Syntax: collections.Counter([iterable / mapping]), since Counter accepts Iterable, it can accept String, List, Collection as argument. Let's understand by the example, 

from Collections import Counter
     
counter = Counter([5,2,3,5,5,3])
counter 

returns, Counter({5: 3, 2: 1, 3: 2})

Program execution is the same as the function description, Keys are the List elements which is the age here and the values are the counts of the elements, 5 is appearing 3 times and 3 is appearing 2 times.

We can access elements exactly like a dictionary, counter[5] will return value 3 and if the element does not exist in the dictionary, 0 returns c[50] returns 0.

Counter has lots of important functions, we will explore 3 most important ones.

  1. most_common
  2. elements
  3. subtract

most_common (): most_common Function returns the most_common elements in Counter in descending order, the function accepts integer parameter for returning the top ‘n’ elements if the parameter is not provided, the function returns all the elements from the Counter.

counter.most_common(2) 

returns: [(5,3), (3,2)]

counter.most_common()

returns: [(5,3), (3,2), (2,1)]

element (): The element function, returns the iterator of items of the Counter Object, we can use a list or sorted function to retrieve the elements.

counter.elements() # <itertools.chain at 0x21ffe3eba30>
list(counter.elements()) # [5, 5, 5, 2, 3, 3]
sorted(counter.elements()) # [2, 3, 3, 5, 5, 5]

 subtract (): The subtract function of the Counter class is used to subtract the elements of another counter or iterable.
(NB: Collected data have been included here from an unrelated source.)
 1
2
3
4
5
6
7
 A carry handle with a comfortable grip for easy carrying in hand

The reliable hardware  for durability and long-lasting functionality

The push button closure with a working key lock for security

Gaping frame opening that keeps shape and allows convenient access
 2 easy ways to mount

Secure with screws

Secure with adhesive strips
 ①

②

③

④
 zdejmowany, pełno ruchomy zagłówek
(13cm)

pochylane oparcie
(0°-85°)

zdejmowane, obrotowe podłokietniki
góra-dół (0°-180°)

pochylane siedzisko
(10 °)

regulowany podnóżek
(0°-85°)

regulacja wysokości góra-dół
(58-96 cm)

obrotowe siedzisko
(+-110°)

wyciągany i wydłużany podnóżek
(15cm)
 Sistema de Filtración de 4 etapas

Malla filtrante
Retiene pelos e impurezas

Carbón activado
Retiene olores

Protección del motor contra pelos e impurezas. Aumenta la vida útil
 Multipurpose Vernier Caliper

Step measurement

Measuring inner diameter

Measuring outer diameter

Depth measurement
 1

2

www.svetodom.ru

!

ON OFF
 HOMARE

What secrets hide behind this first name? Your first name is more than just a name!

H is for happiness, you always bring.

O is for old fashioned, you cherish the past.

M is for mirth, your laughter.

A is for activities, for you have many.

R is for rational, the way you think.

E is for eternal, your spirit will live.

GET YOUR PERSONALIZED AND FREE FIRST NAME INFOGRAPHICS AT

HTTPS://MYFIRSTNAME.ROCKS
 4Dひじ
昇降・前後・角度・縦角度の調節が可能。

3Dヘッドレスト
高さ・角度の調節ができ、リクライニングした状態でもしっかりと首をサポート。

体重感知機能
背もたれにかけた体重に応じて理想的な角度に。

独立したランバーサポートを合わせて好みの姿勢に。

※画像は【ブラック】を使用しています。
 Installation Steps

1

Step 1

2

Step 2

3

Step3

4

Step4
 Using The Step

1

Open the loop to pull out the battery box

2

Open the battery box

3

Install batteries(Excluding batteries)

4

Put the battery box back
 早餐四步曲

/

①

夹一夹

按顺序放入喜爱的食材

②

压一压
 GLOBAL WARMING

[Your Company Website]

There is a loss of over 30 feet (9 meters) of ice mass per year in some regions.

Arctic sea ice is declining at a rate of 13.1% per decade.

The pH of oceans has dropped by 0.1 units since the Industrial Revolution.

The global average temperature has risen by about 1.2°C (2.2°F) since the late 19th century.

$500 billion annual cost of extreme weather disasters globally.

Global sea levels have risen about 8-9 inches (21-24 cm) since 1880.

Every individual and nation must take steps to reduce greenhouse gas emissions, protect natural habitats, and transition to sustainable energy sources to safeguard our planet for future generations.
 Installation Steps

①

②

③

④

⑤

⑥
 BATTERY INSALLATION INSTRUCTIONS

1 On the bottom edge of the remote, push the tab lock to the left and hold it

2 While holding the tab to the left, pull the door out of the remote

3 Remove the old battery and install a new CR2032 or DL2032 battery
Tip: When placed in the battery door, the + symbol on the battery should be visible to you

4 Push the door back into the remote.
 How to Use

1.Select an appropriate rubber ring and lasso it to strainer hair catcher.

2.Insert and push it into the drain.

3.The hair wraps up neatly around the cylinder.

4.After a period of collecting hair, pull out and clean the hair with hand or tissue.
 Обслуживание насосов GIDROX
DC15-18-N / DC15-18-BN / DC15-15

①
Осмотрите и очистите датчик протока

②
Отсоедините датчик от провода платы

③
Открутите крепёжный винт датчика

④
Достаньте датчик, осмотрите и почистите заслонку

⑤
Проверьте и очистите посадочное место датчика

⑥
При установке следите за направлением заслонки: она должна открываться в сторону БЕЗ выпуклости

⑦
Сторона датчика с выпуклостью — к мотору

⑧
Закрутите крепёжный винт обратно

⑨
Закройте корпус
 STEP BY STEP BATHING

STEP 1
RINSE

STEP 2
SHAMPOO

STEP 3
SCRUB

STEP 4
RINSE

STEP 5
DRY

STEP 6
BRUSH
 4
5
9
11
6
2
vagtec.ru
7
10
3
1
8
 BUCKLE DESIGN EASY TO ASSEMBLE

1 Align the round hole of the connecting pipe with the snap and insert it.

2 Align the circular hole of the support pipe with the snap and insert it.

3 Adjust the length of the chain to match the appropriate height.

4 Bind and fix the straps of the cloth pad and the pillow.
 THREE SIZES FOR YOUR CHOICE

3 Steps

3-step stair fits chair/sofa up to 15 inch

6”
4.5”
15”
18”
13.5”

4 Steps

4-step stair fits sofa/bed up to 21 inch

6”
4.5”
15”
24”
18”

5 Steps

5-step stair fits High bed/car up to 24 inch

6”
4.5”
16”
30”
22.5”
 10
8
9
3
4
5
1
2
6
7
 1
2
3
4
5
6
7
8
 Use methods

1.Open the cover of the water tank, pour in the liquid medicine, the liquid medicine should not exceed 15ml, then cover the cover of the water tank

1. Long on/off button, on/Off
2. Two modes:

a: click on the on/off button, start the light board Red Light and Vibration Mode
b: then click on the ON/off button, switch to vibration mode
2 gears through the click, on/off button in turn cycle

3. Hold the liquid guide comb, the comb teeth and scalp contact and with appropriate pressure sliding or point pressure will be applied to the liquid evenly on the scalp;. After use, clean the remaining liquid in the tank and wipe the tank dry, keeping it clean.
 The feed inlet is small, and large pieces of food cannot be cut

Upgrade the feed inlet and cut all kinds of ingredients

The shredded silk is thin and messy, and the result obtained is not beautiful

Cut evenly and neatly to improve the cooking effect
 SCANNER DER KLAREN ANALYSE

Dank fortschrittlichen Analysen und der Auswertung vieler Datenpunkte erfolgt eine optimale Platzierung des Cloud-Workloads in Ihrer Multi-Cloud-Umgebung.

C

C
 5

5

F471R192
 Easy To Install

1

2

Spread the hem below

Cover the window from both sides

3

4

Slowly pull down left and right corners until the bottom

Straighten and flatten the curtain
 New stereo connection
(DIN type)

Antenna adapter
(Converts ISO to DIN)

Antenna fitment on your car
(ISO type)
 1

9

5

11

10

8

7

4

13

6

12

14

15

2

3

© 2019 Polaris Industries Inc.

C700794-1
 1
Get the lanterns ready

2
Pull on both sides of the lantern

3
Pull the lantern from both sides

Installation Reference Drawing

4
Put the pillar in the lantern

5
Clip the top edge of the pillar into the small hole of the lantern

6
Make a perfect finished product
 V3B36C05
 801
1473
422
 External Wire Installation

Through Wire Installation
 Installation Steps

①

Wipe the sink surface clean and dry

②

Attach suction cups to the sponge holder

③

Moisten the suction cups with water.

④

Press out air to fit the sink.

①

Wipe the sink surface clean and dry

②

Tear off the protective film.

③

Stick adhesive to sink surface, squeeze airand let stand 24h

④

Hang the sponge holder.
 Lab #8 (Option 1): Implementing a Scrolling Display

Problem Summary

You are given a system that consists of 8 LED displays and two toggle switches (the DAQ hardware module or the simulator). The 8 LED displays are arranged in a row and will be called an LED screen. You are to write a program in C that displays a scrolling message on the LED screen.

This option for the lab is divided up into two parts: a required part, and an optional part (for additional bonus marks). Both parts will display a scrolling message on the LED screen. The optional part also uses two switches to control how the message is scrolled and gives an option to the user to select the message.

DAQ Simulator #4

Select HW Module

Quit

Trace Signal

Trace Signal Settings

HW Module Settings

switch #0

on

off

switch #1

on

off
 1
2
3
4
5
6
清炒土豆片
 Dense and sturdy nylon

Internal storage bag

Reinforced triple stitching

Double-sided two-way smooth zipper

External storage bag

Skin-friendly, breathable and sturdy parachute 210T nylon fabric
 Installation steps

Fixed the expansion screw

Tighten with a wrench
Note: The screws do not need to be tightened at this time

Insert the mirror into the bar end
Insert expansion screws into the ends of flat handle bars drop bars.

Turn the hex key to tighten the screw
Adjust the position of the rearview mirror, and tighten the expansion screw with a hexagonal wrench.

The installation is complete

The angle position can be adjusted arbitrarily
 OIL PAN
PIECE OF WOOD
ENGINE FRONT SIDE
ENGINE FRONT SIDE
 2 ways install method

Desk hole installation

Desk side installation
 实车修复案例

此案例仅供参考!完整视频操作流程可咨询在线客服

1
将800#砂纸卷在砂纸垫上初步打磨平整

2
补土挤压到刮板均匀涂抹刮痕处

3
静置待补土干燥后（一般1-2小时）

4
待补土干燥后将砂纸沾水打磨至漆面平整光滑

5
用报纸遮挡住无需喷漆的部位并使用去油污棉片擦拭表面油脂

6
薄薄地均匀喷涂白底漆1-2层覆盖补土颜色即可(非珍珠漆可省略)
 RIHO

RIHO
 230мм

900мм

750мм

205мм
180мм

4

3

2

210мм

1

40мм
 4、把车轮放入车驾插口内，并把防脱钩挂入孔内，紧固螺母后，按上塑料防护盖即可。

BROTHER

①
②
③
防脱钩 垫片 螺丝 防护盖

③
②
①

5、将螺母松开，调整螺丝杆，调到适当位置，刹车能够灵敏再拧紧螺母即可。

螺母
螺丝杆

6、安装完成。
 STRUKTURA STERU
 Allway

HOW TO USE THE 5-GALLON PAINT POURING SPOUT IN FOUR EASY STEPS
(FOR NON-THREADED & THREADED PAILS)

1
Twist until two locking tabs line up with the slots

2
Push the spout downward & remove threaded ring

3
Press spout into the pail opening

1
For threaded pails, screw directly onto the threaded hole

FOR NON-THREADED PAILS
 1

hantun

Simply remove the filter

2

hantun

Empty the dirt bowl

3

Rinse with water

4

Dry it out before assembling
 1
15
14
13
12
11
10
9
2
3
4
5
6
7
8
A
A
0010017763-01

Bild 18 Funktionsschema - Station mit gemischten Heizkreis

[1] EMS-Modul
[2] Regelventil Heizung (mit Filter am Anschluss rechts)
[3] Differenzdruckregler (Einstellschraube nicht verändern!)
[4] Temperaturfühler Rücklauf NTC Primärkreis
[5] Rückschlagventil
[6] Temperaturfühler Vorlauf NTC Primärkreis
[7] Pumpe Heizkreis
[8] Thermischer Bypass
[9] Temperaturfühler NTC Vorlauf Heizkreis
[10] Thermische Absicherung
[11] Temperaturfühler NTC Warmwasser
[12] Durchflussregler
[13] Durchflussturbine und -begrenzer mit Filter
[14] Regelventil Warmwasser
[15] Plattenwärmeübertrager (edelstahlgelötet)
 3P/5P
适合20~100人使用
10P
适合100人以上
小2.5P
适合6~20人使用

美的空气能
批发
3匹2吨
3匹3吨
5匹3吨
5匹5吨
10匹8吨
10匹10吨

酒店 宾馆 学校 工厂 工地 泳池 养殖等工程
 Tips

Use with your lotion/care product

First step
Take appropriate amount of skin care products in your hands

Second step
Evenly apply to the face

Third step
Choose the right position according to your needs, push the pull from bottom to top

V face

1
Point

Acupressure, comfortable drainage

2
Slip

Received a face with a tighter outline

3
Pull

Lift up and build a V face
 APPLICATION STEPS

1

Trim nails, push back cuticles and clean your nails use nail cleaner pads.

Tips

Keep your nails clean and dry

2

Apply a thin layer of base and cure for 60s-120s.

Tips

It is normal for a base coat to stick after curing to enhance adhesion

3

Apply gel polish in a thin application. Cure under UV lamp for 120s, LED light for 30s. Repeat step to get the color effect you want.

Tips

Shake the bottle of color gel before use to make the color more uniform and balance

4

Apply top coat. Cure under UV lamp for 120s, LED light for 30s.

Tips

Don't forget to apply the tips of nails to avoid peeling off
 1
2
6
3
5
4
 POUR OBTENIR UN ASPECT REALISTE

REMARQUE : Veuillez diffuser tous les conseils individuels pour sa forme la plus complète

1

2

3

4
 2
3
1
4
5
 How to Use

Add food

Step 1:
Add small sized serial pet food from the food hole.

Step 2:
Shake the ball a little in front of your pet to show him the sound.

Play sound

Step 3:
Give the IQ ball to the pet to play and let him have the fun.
We already have one counter with elements

counter = Counter([5,2,3,5,5,3])

create another counter call it counter2 

counter2 = Counter([5,4,6])
counter.substract(counter2)) #Counter({5: 2, 2: 1, 3: 2, 4: -1, 6: -1})

In the original counter, 5 is appearing thrice in counter2 only once, after subtracting 3 – 1, the new value of 5 is 2.

2 and 3, not subtracted because 2 and 3 is not present in counter2.

4 is -1 because 4 is not present in a counter object from which we are subtracting counter2, the same is with 5.   

namedtuple

One disadvantage of Python tuple is, for accessing the element of tuple we have to use index,

tuple = ('Sam', 'David', 'Mick')
tuple[0] #Sam

If the tuple is having only a few elements using the index approach is Ok, but if the number of elements is more then it is error prone. The alternative is to use ‘namedtuple’, the 'namedtuple' acts as a bean a container to the elements.

from collections import namedtuple
Book = namedtuple('Book', 'title author price')

namedtuple takes 2 parameters, first one is the name of the tuple and the second is tuple object names.

pyBook = Book('Pragmatic Python', 'Sameer', '10')
scalaBook = Book('Scala in Action', 'Oderskey', '200')
print(pyBook.author’) #Sameer 

This approach protects us from the ‘IndexError’ always and improves the code readability.

OrderedDict

The OrderedDict is a dictionary that maintains the Insertion Order, it’s very much like Java’s LinkedHashMap object, the order of the key is not changed at all once inserted, irrespective of updating the value of the key later.

from collections import OrderedDict
student = OrderedDict()
student['Sameer'] = 35
student['David'] = 45
student['Mick'] = 20

print(student) # OrderedDict([('Sameer', 35), ('David', 45), ('Mick', 20)])

On modifying the key, the insertion order never changes. for example:

student['Mick'] = 55
print(student) #OrderedDict([('Sameer', 35), ('David', 45), ('Mick', 55)])

I highly recommend using the collections module.